**Text section:**
------------------------
The daily lowdown on books, publishing, and the occasional author behaving badly.
For more than six decades, the heart of a Beat literature classic had been thought lost, dropped overboard a houseboat. Turns out, the letter that helped inspire Jack Kerouac's On the Road has now reportedly resurfaced — not from the sea, but from an unopened envelope buried in a defunct publisher's office.
The Associated Press reports that the letter, an 18-page free-for-all narrating a visit to Denver, was written to Kerouac by his friend — and inspiration for Dean Moriarty in On the Road — Neal Cassady. When Kerouac read it, he abandoned an early draft of the book and modeled a new one on the style of the letter.
In a 1968 interview featured in The Paris Review, and noted by the AP, Kerouac raved about the letter's contents. "It was the greatest piece of writing I ever saw, better'n anybody in America, or at least enough to make Melville, Twain, Dreiser, Wolfe, I dunno who, spin in their graves."
------------------------
**Extracted entries:**
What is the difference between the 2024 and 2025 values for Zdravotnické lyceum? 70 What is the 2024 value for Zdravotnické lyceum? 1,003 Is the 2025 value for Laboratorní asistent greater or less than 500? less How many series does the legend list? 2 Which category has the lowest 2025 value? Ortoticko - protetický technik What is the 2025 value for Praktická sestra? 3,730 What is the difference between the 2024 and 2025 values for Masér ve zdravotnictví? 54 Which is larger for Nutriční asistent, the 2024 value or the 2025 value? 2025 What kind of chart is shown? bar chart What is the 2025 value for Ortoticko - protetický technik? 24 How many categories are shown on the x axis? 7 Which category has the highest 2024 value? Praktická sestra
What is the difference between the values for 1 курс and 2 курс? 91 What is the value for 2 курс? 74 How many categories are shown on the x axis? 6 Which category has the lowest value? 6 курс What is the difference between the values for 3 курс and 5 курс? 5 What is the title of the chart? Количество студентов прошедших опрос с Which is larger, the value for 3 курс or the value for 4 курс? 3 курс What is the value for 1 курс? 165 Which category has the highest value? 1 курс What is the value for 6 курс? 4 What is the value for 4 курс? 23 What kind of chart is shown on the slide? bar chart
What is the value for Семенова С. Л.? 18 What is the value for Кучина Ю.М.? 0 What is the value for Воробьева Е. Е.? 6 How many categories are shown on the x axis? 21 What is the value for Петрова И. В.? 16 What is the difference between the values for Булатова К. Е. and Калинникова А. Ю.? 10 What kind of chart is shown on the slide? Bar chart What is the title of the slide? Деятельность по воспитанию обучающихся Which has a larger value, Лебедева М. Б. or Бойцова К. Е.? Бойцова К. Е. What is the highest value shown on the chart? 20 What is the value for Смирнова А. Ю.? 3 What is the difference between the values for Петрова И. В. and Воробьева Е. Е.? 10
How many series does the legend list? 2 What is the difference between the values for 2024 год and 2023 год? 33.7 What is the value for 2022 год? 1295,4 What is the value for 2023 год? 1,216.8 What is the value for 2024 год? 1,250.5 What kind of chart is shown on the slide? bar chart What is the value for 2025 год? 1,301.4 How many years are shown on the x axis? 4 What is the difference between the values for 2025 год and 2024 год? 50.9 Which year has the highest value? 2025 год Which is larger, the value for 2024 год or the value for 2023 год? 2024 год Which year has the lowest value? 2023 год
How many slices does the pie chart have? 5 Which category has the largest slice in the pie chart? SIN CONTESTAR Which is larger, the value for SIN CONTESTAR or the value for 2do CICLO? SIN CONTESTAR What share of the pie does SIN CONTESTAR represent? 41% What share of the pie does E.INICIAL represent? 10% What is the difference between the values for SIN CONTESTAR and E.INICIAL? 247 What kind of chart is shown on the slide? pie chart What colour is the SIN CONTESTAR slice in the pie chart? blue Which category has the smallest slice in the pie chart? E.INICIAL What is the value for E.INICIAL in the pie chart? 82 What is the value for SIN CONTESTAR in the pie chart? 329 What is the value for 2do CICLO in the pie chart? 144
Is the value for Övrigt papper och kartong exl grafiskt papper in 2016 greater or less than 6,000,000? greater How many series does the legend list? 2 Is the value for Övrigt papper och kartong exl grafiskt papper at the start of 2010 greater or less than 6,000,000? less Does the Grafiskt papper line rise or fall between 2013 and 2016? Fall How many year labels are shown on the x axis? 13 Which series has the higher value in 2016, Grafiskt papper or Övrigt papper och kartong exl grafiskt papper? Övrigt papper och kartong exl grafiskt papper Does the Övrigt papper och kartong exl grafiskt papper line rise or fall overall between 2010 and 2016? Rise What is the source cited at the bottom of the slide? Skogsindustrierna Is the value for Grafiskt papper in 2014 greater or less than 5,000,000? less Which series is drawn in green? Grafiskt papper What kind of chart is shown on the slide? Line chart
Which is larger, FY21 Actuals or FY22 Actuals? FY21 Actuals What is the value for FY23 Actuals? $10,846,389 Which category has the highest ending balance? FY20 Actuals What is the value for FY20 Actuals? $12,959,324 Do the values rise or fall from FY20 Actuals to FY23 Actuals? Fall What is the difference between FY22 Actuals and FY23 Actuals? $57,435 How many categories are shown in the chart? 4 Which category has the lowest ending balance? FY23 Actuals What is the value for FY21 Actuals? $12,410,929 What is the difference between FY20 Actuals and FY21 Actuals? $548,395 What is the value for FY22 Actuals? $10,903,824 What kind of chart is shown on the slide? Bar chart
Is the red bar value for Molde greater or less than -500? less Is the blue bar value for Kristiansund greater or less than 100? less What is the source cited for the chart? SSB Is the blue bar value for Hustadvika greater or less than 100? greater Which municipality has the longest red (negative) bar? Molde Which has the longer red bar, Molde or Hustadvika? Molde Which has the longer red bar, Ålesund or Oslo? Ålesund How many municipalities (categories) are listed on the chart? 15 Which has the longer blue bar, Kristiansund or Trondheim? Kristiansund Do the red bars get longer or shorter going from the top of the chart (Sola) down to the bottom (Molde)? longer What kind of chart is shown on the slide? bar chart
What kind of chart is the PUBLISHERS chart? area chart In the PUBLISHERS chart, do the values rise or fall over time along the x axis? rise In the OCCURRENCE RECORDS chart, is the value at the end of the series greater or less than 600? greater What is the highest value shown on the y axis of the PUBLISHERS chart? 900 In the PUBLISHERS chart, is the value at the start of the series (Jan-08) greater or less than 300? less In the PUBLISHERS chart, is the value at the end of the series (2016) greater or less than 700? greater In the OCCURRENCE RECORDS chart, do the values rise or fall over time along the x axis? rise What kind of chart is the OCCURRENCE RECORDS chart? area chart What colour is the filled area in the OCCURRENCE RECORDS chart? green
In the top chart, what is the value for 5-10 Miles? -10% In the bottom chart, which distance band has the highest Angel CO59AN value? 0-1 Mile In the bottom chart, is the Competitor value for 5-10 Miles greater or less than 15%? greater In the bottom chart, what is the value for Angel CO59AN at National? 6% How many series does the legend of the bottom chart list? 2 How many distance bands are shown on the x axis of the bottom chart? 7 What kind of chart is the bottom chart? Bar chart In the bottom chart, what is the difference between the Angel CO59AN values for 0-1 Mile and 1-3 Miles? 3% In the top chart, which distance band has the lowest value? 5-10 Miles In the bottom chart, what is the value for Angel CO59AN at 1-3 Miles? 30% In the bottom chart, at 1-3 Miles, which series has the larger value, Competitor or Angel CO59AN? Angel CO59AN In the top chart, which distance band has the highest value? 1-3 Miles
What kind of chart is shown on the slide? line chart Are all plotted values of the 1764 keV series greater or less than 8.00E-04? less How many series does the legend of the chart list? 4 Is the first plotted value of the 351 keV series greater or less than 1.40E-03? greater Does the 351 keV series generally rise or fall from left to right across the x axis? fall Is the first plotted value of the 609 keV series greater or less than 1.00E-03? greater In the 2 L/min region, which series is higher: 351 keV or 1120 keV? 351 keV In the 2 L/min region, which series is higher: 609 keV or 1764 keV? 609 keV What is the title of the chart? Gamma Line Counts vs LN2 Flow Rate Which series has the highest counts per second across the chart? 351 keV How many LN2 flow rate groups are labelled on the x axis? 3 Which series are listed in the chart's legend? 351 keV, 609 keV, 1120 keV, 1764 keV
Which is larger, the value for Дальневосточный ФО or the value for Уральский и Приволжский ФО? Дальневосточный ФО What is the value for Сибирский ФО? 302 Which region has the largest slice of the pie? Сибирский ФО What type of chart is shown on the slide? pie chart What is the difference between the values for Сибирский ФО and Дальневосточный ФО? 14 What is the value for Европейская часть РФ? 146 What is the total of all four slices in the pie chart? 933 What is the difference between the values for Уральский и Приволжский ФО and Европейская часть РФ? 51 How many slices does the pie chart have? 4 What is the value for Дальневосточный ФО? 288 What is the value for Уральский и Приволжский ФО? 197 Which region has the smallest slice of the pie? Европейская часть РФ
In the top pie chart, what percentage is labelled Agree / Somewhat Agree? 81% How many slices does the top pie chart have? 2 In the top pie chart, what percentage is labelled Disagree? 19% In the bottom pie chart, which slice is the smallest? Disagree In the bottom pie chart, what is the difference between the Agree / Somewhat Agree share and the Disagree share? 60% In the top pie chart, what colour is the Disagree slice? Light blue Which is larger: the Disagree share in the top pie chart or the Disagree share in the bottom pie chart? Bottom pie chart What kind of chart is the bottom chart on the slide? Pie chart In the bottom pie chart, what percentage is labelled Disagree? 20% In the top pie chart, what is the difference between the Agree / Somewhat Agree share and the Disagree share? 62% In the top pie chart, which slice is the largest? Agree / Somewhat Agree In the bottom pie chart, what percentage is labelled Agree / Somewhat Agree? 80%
------------------------
**Exercise instructions:**
1. Give again, word for word, the part of the article on the Kerouac letter that opens with the words containing "The Associated Press" and closes with "of the letter.".
2. Answer these from the article on the Kerouac letter:
(a) How many pages long is the letter?
(b) Where did the letter reportedly resurface?
(c) In what year was the interview featured in The Paris Review?

**Your responses:**
1.
The Associated Press reports that the letter, an 18-page free-for-all narrating a visit to Denver, was written to Kerouac by his friend — and inspiration for Dean Moriarty in On the Road — Neal Cassady. When Kerouac read it, he abandoned an early draft of the book and modeled a new one on the style of the letter.

2.
(a) 18 pages.
(b) In an unopened envelope buried in a defunct publisher's office.
(c) 1968.